No one has been more critical of our Prime Minister during the past torturous and disastrous months than this observer. But I genuinely believe that, deep down, Keir Starmer is a decent man. And that, when he looks back over the grotesque spectacle of this week's attempt to justify and legitimise his appointment of Mandelson – and by extension Mandelson's toxic relationship with one of the world's most notorious paedophiles – shame will overcome ambition.

In the wake of his catastrophic performance at yesterday's press conference, I would not be surprised if, in the next few days, the Prime Minister announces his resignation.

The Final Reckoning

But if he does try to stagger on, that attempt will reach its denouement on February 26, when Labour loses the Gorton and Denton by-election. At that moment, Keir Starmer will know for certain he is leading his party to damnation and opening the door to Nigel Farage and a Reform government. And at that moment, he will step aside.

I may be wrong in my assessment of the Prime Minister's character. The long, lonely nights in Downing Street may have robbed him of the last vestiges of his dignity and self-respect. In which case, he will have to be dragged kicking and screaming from the building by his colleagues.

A Chance for Honour

But I genuinely believe it will not have to come to that. The Mandelson scandal will represent a squalid and sordid end to his premiership. But if he opts to leave in a manner and on a timetable of his own choosing, he will be seen to have ultimately ended things honourably.

And I think he will want that to be his epitaph.

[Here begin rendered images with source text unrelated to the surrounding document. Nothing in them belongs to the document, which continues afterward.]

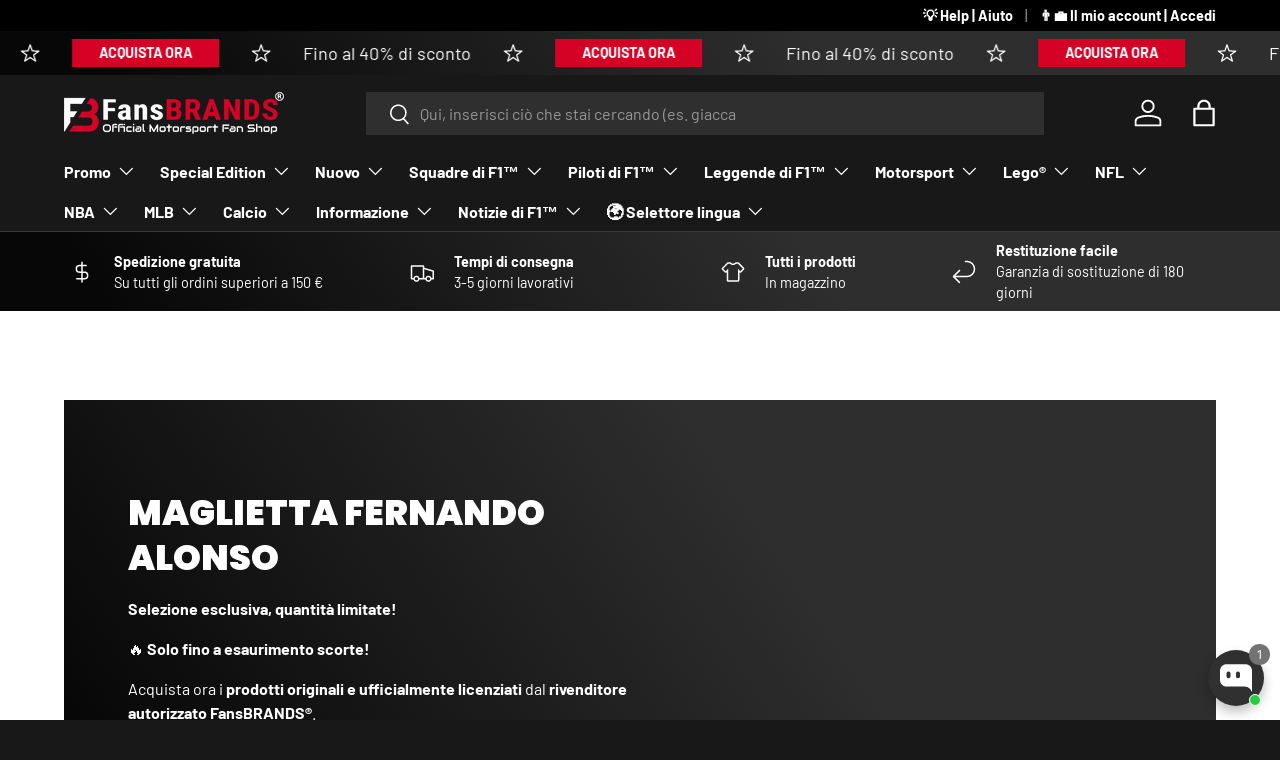

--- FILE ---
content_type: text/css
request_url: https://fansbrands.it/cdn/shop/t/6/assets/featured-collection.css?v=33873815595980366041751028593
body_size: -353
content:
@media (min-width: 769px){.featured-collection-info--carousel{margin-bottom:10px}.featured-collection-info{flex-basis:280px}.featured-collection-info+.container{max-width:calc(100% - 280px)}.featured-collection-info+.carousel{max-width:calc(100% - 280px)}.featured-collection-info+.carousel .slider{width:100%;margin-inline-start:0}.featured-collection-container{max-width:calc(var(--page-width, 1320px) + var(--gutter) * 2);padding-inline-start:var(--gutter)}.featured-collection--sticky{position:sticky;top:var(--header-end-padded, 0);transition:top .3s}.featured-collection--sticky-fill{min-height:var(--card--product-height, auto)}}@media (min-width: 1024px){.featured-collection-info{flex-basis:350px;margin-inline-end:var(--gutter-md, 32px)}.featured-collection-info+.container{max-width:calc(100% - 350px - var(--gutter-md, 32px));padding:0}.featured-collection-info+.carousel{max-width:calc(100% - 350px - var(--gutter-md, 32px))}.featured-collection-container{padding:0 var(--gutter)}}@media (max-width: 768.98px){.featured-collection-info{margin:0 var(--gutter) var(--gutter)}}
/*# sourceMappingURL=/cdn/shop/t/6/assets/featured-collection.css.map?v=33873815595980366041751028593 */


--- FILE ---
content_type: text/javascript
request_url: https://fansbrands.it/cdn/shop/t/6/assets/products-toolbar.js?v=163377642518875805301751028594
body_size: 307
content:
if(!customElements.get("products-toolbar")){class ProductsToolbar extends HTMLElement{constructor(){super(),this.init()}init(){if(this.filtersComponent=document.querySelector("facet-filters"),this.filtersColumn=document.querySelector(".main-products-grid__filters"),this.layoutSwitcher=this.querySelector(".products-toolbar__layout"),this.compareToggle=document.getElementById("compare-switch"),this.sortBy=this.querySelector(".products-toolbar__sort"),this.productsGrid=document.querySelector(".main-products-grid"),this.filtersColumn&&(this.filterToggle=this.querySelector(".js-toggle-filters"),this.filterToggle.addEventListener("click",this.toggleFilters.bind(this))),this.layoutSwitcher){this.layoutSwitcher.addEventListener("change",this.handleLayoutChange.bind(this));const layout=theme.storageUtil.get("products-layout");if(layout&&layout==="list"){const toggle=document.getElementById(`${layout}-layout-opt`);toggle&&toggle.click(),this.handleLayoutChange(null,layout)}}if(this.compareToggle){this.compareToggle.addEventListener("change",this.toggleCompare.bind(this));const isChecked=theme.storageUtil.get("compare-toggle",!0);isChecked!==null?this.toggleCompare(null,isChecked,!0):this.toggleCompare(null,this.compareToggle.checked,!1),setTimeout(()=>{this.classList.add("transition-ready"),this.productsGrid.classList.add("transition-ready")},500)}else theme.settings.compareToggle==="none"&&this.toggleCompare(null,!0,!1);!this.filtersComponent&&this.sortBy&&this.sortBy.addEventListener("change",ProductsToolbar.handleSortByChange)}toggleCompare(evt,checked=null,persist=!0){const isChecked=evt?evt.target.checked:checked;if(this.productsGrid.dataset.compare=isChecked,document.getElementById("compare-drawer-open").classList.toggle("is-out",!isChecked),!evt&&this.compareToggle&&(this.compareToggle.checked=isChecked),persist&&!Shopify.designMode&&theme.storageUtil.set("compare-toggle",isChecked),isChecked){const resourcesTag=document.getElementById("compare-resources");resourcesTag&&(JSON.parse(resourcesTag.textContent).forEach(resource=>{if(resource.type==="js"){const script=document.createElement("script");script.src=resource.path,document.head.appendChild(script)}else if(resource.type==="css"){const link=document.createElement("link");link.href=resource.path,link.type="text/css",link.rel="stylesheet",document.head.appendChild(link)}}),resourcesTag.remove())}}toggleFilters(){if(this.filterToggle.classList.toggle("is-active"),this.filtersOpen=this.filterToggle.classList.contains("is-active"),this.filterToggle.setAttribute("aria-expanded",this.filtersOpen),theme.mediaMatches.lg){this.filtersColumn.classList.toggle("lg:js-hidden",!this.filtersOpen);const productsList=document.querySelector(".main-products-grid__results > .grid");productsList.className=this.filtersOpen?productsList.dataset.filtersOpenClasses:productsList.dataset.filtersClosedClasses}else this.filtersComponent.open()}handleLayoutChange(evt,layout){this.productsGrid.dataset.layout=layout||evt.target.value,layout||theme.storageUtil.set("products-layout",evt.target.value)}static handleSortByChange(evt){const urlObj=new URL(window.location.href);urlObj.searchParams.set("sort_by",evt.detail.selectedValue),urlObj.hash="products-toolbar",window.location.href=urlObj.toString()}}customElements.define("products-toolbar",ProductsToolbar)}
//# sourceMappingURL=/cdn/shop/t/6/assets/products-toolbar.js.map?v=163377642518875805301751028594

The man who came into power with the lofty – if frequently self-indulgent – ambition of restoring public faith in politics has manifestly failed in his task. But as a wise man once observed, all political careers end in failure. And there is no humiliation in that.

Whereas Starmer will be humiliated if he tries to cling to office when it is palpably obvious that he has now completely lost the confidence of his colleagues and the electorate.

Keir Starmer has been a disastrous Prime Minister. But he has the opportunity to show that in the final reckoning, he was prepared to put his country first. At some point in the coming days, I expect him to grasp it.